(TASK DIRECTIONS): Copy each of the following records word for word, keeping every line in its original order and form.
"""
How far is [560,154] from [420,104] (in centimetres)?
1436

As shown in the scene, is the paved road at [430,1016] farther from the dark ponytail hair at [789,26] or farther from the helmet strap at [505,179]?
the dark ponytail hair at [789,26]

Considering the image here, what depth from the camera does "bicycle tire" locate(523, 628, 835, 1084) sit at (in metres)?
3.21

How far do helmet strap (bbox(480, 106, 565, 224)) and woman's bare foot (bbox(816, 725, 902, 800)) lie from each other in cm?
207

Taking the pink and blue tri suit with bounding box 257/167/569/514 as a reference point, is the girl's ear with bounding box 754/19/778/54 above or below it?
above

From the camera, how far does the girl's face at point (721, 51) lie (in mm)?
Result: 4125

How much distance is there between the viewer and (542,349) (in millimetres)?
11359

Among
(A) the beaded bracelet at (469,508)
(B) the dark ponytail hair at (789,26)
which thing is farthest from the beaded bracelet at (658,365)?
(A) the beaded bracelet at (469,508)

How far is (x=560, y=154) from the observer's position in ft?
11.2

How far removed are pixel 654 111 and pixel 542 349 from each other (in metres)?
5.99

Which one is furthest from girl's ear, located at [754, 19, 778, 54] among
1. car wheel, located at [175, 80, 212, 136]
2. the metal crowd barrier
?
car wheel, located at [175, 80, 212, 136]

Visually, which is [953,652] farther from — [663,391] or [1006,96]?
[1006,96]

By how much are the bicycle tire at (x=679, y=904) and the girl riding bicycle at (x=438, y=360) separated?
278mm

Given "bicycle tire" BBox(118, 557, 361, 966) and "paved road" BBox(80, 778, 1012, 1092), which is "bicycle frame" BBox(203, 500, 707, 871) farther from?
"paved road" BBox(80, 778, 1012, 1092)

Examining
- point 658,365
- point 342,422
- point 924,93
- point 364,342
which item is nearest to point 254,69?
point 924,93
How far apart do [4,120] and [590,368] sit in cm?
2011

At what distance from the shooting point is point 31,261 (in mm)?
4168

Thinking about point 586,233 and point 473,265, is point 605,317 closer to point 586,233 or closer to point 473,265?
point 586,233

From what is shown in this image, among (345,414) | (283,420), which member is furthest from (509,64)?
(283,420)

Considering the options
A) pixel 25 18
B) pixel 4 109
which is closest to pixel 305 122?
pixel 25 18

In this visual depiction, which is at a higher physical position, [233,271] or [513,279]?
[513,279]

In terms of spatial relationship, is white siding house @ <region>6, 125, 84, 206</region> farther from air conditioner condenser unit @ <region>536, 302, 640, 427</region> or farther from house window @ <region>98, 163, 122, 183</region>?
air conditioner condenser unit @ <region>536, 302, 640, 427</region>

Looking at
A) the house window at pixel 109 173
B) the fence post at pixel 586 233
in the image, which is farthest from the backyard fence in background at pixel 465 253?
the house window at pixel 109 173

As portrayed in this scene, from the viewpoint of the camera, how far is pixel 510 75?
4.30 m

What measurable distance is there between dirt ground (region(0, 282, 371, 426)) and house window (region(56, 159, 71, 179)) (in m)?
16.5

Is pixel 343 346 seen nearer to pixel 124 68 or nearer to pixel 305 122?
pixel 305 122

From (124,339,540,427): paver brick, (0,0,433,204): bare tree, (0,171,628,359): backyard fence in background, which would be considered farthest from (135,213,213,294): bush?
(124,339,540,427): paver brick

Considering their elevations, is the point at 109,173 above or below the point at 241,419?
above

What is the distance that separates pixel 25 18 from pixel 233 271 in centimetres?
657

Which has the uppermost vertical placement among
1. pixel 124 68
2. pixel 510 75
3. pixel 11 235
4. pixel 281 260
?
"""
(ANSWER TO THIS TASK):
How far is [560,154] from [420,104] (in centimetres)?
1436

As shown in the scene, is the paved road at [430,1016] farther from the dark ponytail hair at [789,26] or farther from the helmet strap at [505,179]?
the dark ponytail hair at [789,26]

Considering the image here, what depth from the camera does "bicycle tire" locate(523, 628, 835, 1084) sit at (in metres)?
3.21

How far do helmet strap (bbox(480, 106, 565, 224)) and woman's bare foot (bbox(816, 725, 902, 800)) lie from each other in cm?
207

Taking the pink and blue tri suit with bounding box 257/167/569/514 as a reference point, is the girl's ear with bounding box 754/19/778/54 above or below it?
above

From the camera, how far does the girl's face at point (721, 51) lie (in mm)?
Result: 4125

How much distance is there between the viewer and (542,349) (in millimetres)?
11359

Among
(A) the beaded bracelet at (469,508)
(B) the dark ponytail hair at (789,26)
which thing is farthest from the beaded bracelet at (658,365)?
(A) the beaded bracelet at (469,508)

How far is (x=560, y=154) from the observer's position in ft?
11.2

How far removed are pixel 654 111 and pixel 542 349 from each other (in metres)?
5.99

Which one is furthest from girl's ear, located at [754, 19, 778, 54] among
1. car wheel, located at [175, 80, 212, 136]
2. the metal crowd barrier
?
car wheel, located at [175, 80, 212, 136]

Visually, which is [953,652] farther from — [663,391] or [1006,96]?
[1006,96]

By how much are the bicycle tire at (x=679, y=904) and the girl riding bicycle at (x=438, y=360) separated?
278mm

Given "bicycle tire" BBox(118, 557, 361, 966) and "paved road" BBox(80, 778, 1012, 1092), which is "bicycle frame" BBox(203, 500, 707, 871) farther from?
"paved road" BBox(80, 778, 1012, 1092)

Examining
- point 658,365
- point 342,422
- point 924,93
- point 364,342
which item is nearest to point 254,69?
point 924,93
How far apart do [4,120] and [590,368] sit in cm?
2011

At what distance from the shooting point is point 31,261 (in mm)?
4168

Thinking about point 586,233 and point 473,265, is point 605,317 closer to point 586,233 or closer to point 473,265?
point 586,233

From what is shown in this image, among (345,414) | (283,420), which member is furthest from (509,64)?
(283,420)

Considering the options
A) pixel 25 18
B) pixel 4 109
which is closest to pixel 305 122?
pixel 25 18

In this visual depiction, which is at a higher physical position, [233,271] or [513,279]?
[513,279]

In terms of spatial relationship, is white siding house @ <region>6, 125, 84, 206</region> farther from air conditioner condenser unit @ <region>536, 302, 640, 427</region> or farther from house window @ <region>98, 163, 122, 183</region>?
air conditioner condenser unit @ <region>536, 302, 640, 427</region>

Looking at
A) the house window at pixel 109 173
B) the fence post at pixel 586 233
in the image, which is farthest from the backyard fence in background at pixel 465 253?
the house window at pixel 109 173

As portrayed in this scene, from the viewpoint of the camera, how far is pixel 510 75?
4.30 m

What measurable distance is there between dirt ground (region(0, 282, 371, 426)) and house window (region(56, 159, 71, 179)) (in m)?
16.5

Is pixel 343 346 seen nearer to pixel 124 68 or nearer to pixel 305 122?
pixel 305 122

From (124,339,540,427): paver brick, (0,0,433,204): bare tree, (0,171,628,359): backyard fence in background, which would be considered farthest from (135,213,213,294): bush?
(124,339,540,427): paver brick

Considering their elevations, is the point at 109,173 above or below the point at 241,419?
above

What is the distance that separates pixel 25 18 from pixel 233 271 in centimetres?
657

Which has the uppermost vertical placement among
1. pixel 124 68
2. pixel 510 75
3. pixel 11 235
4. pixel 281 260
?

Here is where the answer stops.